** START Selected passage **
Let $X \sim N(\mu,\sigma)$ be i.i.d. random variable.
$B_i$ is a random process:
$$B_i(\mu,\sigma) \equiv \frac{ ( X_1X_2X_3\dots X_i)^2 }{ 1 + X_1^2 + (X_1X_2)^2 + (X_1X_2X_3)^2+\dots + ( X_1X_2X_3\dots X_i)^2 }$$
$B_1,B_2,B_3,\dots,B_i,\dots, B_n, \dots $
I hope to understand the asymptotic behaviour of $B_n$ when $n\to \infty$.
It is clear to me in the case when $\sigma=0$
when $\sigma=0, \mu<1$, as $n\to \infty$, we have exponential decay $\quad B_n \sim \mu^{2n} \to 0 $
when $\sigma=0, \mu=1$, as $n\to \infty$, we have power deacay $\quad \quad B_n \sim \frac{1}{n} \to 0 $
when $\sigma=0, \mu>1$, as $n\to \infty$, we have a bounded value $\quad \quad B_n \sim \frac{(\mu^2-1)\mu^{2n}}{\mu^{2n}-1} > \text{const} $
It goes beyond my knowledge when $\sigma>0$.
** END Selected passage **
# Short problem 1
Output the rows below line for line, leaving out the pictures.
# Short problem 2
Pick up the passage on the asymptotic behavior of $B_n$ after its final sentence and continue it.
** START Data shown **
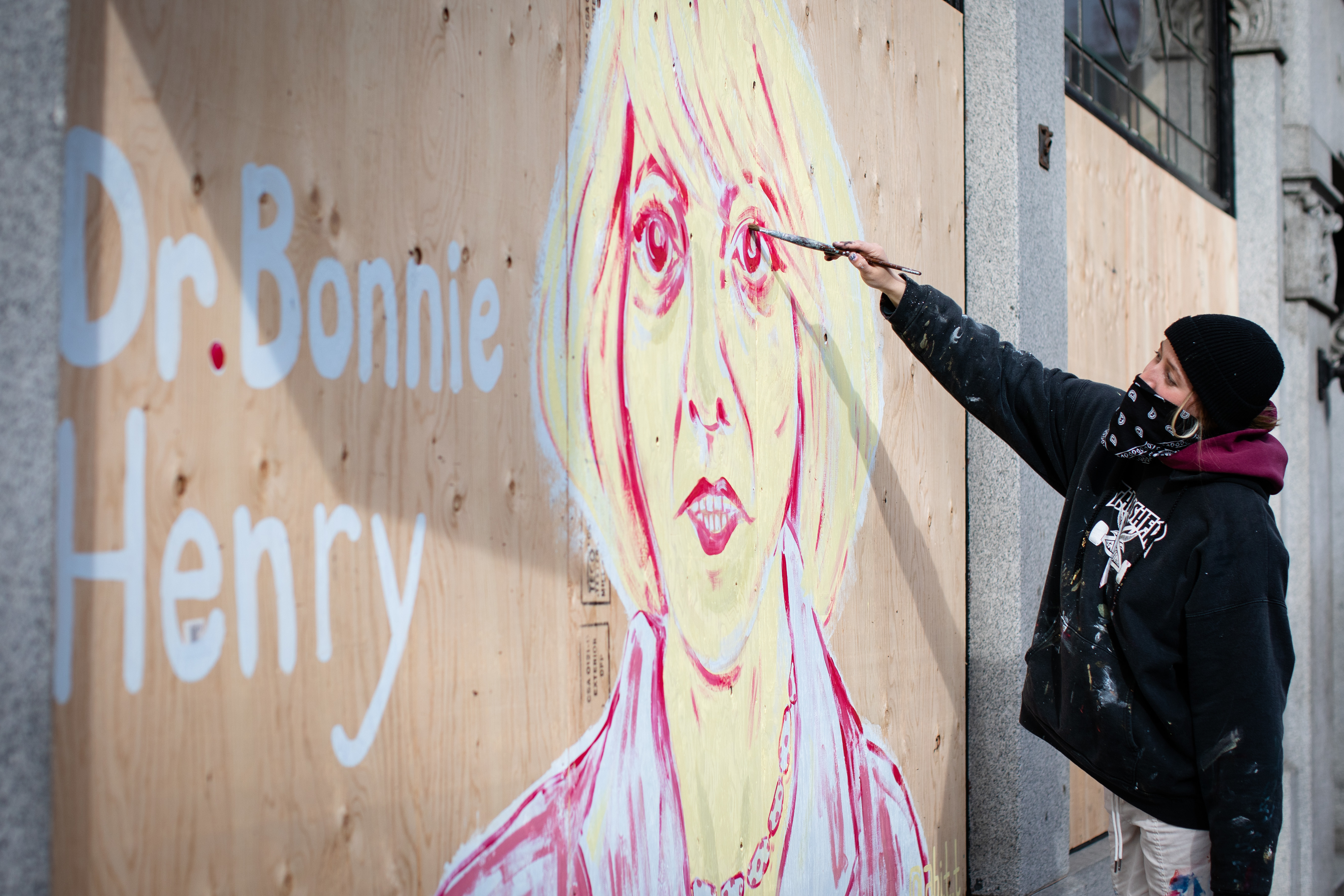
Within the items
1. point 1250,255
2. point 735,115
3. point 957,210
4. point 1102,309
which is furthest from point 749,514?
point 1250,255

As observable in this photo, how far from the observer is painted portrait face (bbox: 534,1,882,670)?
** END Data shown **
# Exercise result 1
Within the items
1. point 1250,255
2. point 735,115
3. point 957,210
4. point 1102,309
which is furthest from point 749,514?
point 1250,255

As observable in this photo, how far from the observer is painted portrait face (bbox: 534,1,882,670)?

# Exercise result 2
Recall from my Finance class
For a portflio with return=$\mu$, risk=$\sigma$, the stock price:
$\log(S_T) \sim N\big( (\mu - \sigma^2/2) (T-t_0), \sigma \sqrt{T-t_0} \big) $
$\sigma$ shifts the balance point from $\mu_c=0$ to $\mu_c=\sigma^2/2$
this is something non-trivial ! and I think it can solve my problem.
My questions is:
What would be the asymptotic expression of $B_n(\mu,\sigma)$ when $\sigma\neq 0$ ?
(what is the phase diagram on the $(\mu,\sigma)$ plane? )
I'm guessing and expecting there exist some region:
$B_n \sim \frac{1}{n^z} $ arbitary power decay
$B_n \sim e^{ -\alpha n^\beta} $ stretched exponential decay(for example $\beta = 1/2$)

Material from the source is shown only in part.